◆ **Texto base**:
Trump utiliza Twitter para que sus mensajes no pasen, de esta manera, por ningún control de calidad de la información | Gordon Johnson (Pixabay)

 

Se han escrito un gran número de artículos sobre los acontecimientos dramáticos del asalto al Capitolio de Estados Unidos. Hemos podido seguir en directo el ataque incitado por Donald Trump, ver estupefactos la pasividad de las fuerzas de seguridad, constatar la debilidad de las instituciones democráticas americanas y compartir la conmoción de un inmenso número de americanos y ciudadanos del mundo ante la agresión al símbolo -sagrado, para muchos americanos- de su democracia.

◆ **Ejercicios**:
1. Según el texto sobre el asalto al Capitolio, ¿qué red usa Trump para que sus mensajes no pasen por ningún control de calidad de la información?
2. Transcribe del texto sobre el asalto al Capitolio el fragmento que va desde "Trump utiliza Twitter" hasta "de su democracia.".
Este material viene de otra fuente.

◆ **Bloque de datos**:
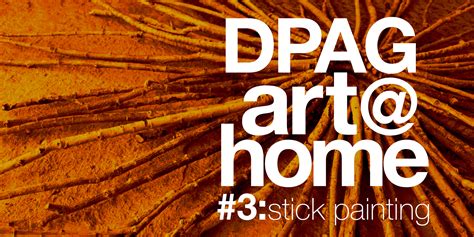 Stick Painting Dunedin Public Art Gallery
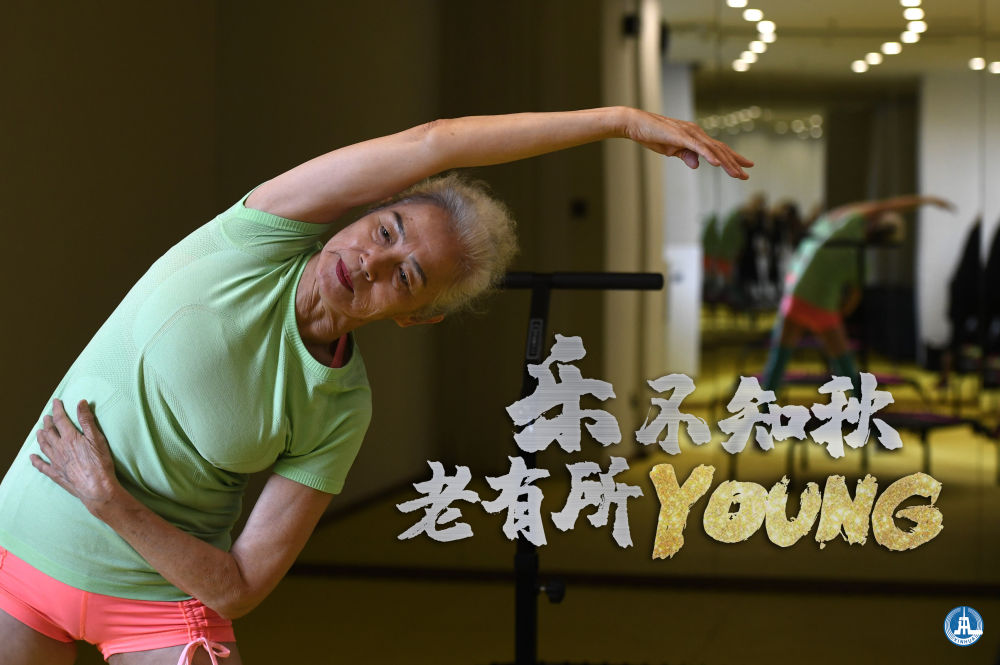 摄影|您练起来真好看 像春天的花一young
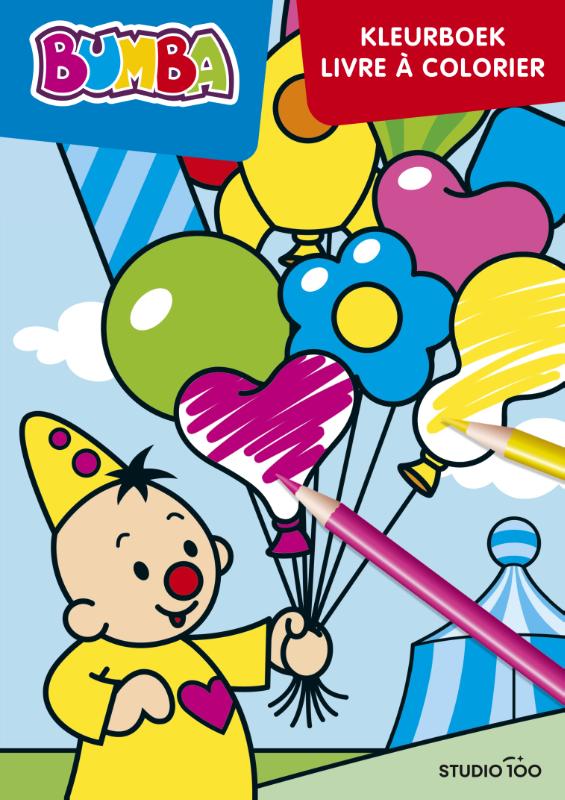 Bumba : kleurboek - Ballonnen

◆ **Respuestas en orden**:
1. Twitter.

2.
Trump utiliza Twitter para que sus mensajes no pasen, de esta manera, por ningún control de calidad de la información | Gordon Johnson (Pixabay)

 

Se han escrito un gran número de artículos sobre los acontecimientos dramáticos del asalto al Capitolio de Estados Unidos. Hemos podido seguir en directo el ataque incitado por Donald Trump, ver estupefactos la pasividad de las fuerzas de seguridad, constatar la debilidad de las instituciones democráticas americanas y compartir la conmoción de un inmenso número de americanos y ciudadanos del mundo ante la agresión al símbolo -sagrado, para muchos americanos- de su democracia.